* **Description of the task**
Transcribe the records below exactly as they appear, omitting any pictures.

* **Provided records**
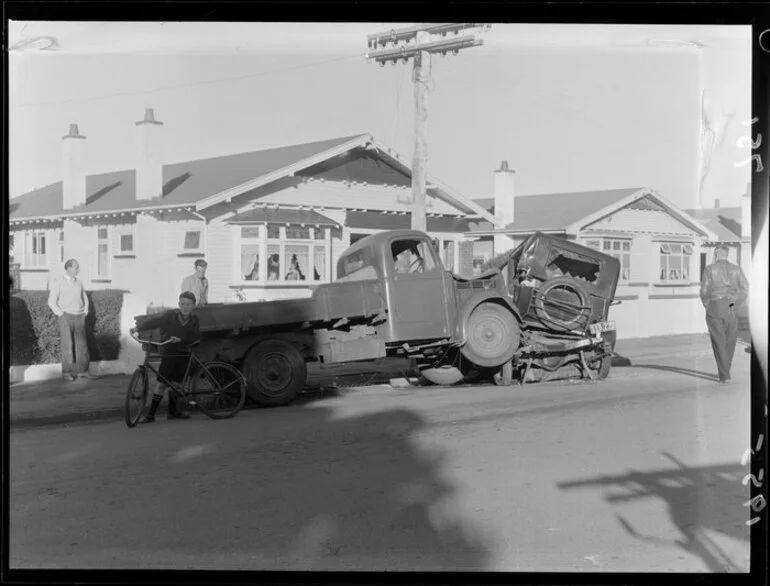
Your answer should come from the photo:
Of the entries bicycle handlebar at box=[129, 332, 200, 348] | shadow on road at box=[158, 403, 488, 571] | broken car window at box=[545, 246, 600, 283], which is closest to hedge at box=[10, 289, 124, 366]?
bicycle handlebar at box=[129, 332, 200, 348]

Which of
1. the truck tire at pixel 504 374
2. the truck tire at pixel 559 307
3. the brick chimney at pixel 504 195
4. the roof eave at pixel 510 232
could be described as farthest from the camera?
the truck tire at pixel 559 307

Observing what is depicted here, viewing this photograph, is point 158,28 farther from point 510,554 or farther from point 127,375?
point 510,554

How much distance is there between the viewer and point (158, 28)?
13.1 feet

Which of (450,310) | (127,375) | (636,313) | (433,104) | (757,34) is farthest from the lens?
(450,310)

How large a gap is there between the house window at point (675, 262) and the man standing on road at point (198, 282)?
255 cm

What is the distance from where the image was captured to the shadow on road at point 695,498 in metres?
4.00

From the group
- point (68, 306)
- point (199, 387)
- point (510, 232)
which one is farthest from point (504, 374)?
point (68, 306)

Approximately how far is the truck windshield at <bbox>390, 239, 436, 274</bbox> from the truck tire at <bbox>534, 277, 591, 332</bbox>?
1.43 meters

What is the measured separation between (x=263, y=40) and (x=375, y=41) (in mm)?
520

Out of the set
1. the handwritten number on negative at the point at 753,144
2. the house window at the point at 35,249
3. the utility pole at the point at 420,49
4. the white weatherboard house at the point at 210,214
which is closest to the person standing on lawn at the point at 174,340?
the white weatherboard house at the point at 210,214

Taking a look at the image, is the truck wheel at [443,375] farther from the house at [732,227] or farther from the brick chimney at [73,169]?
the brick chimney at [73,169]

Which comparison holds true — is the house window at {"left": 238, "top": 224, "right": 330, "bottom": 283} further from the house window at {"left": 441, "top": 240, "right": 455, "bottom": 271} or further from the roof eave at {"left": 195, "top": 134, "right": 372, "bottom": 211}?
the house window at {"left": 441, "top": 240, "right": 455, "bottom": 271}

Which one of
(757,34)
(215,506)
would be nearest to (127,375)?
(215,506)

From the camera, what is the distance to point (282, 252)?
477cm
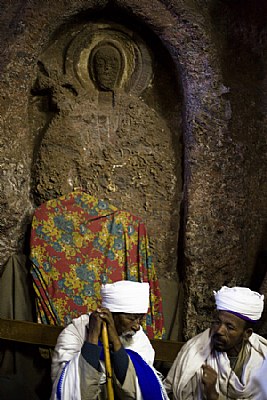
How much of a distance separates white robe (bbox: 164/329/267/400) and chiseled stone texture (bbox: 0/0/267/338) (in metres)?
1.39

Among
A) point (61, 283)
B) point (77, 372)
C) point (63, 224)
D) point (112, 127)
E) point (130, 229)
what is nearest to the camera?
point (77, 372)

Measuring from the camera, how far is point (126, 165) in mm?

* **Exercise response**
Your answer should come from the photo:
Of the entries bicycle handlebar at box=[129, 332, 200, 348] | shadow on road at box=[158, 403, 488, 571] | broken car window at box=[545, 246, 600, 283], which is closest to hedge at box=[10, 289, 124, 366]?
bicycle handlebar at box=[129, 332, 200, 348]

Which of
1. the truck tire at pixel 504 374
2. the truck tire at pixel 559 307
3. the brick chimney at pixel 504 195
4. the roof eave at pixel 510 232
could be described as farthest from the camera?
the truck tire at pixel 559 307

Observing what is depicted here, viewing this photograph, is point 158,28 farther from point 510,554 or farther from point 127,375?
point 510,554

How much distance is there between the viewer and point (158, 28)?
13.1 feet

Which of (450,310) | (127,375) | (636,313) | (433,104) | (757,34) is farthest from the lens?
(450,310)

How large a gap is there between the house window at point (675, 262) and the man standing on road at point (198, 282)?
255 cm

What is the distance from where the image was captured to the shadow on road at point 695,498 in metres?
4.00

From the group
- point (68, 306)
- point (199, 387)
- point (510, 232)
which one is farthest from point (504, 374)?
point (68, 306)

Approximately how far is the truck windshield at <bbox>390, 239, 436, 274</bbox> from the truck tire at <bbox>534, 277, 591, 332</bbox>?
1.43 meters

What is the measured separation between (x=263, y=40) and (x=375, y=41) (in mm)?
520

Out of the set
1. the handwritten number on negative at the point at 753,144
2. the house window at the point at 35,249
3. the utility pole at the point at 420,49
4. the white weatherboard house at the point at 210,214
which is closest to the person standing on lawn at the point at 174,340?
the white weatherboard house at the point at 210,214

Taking a look at the image, is the truck wheel at [443,375] farther from the house at [732,227] or farther from the brick chimney at [73,169]?
the brick chimney at [73,169]

Which comparison holds true — is the house window at {"left": 238, "top": 224, "right": 330, "bottom": 283} further from the house window at {"left": 441, "top": 240, "right": 455, "bottom": 271} or further from the roof eave at {"left": 195, "top": 134, "right": 372, "bottom": 211}?
the house window at {"left": 441, "top": 240, "right": 455, "bottom": 271}

Which one of
(757,34)
(215,506)
would be nearest to (127,375)?
(215,506)

From the camera, what is the distance to point (282, 252)?
477cm
How much of a distance separates white robe (bbox: 164/329/267/400) and chiseled stone texture (bbox: 0/0/267/338) (in metres)?
1.39

Among
A) point (61, 283)
B) point (77, 372)
C) point (63, 224)
D) point (112, 127)
E) point (130, 229)
what is nearest to the camera?
point (77, 372)

Measuring from the camera, how far is point (126, 165) in mm?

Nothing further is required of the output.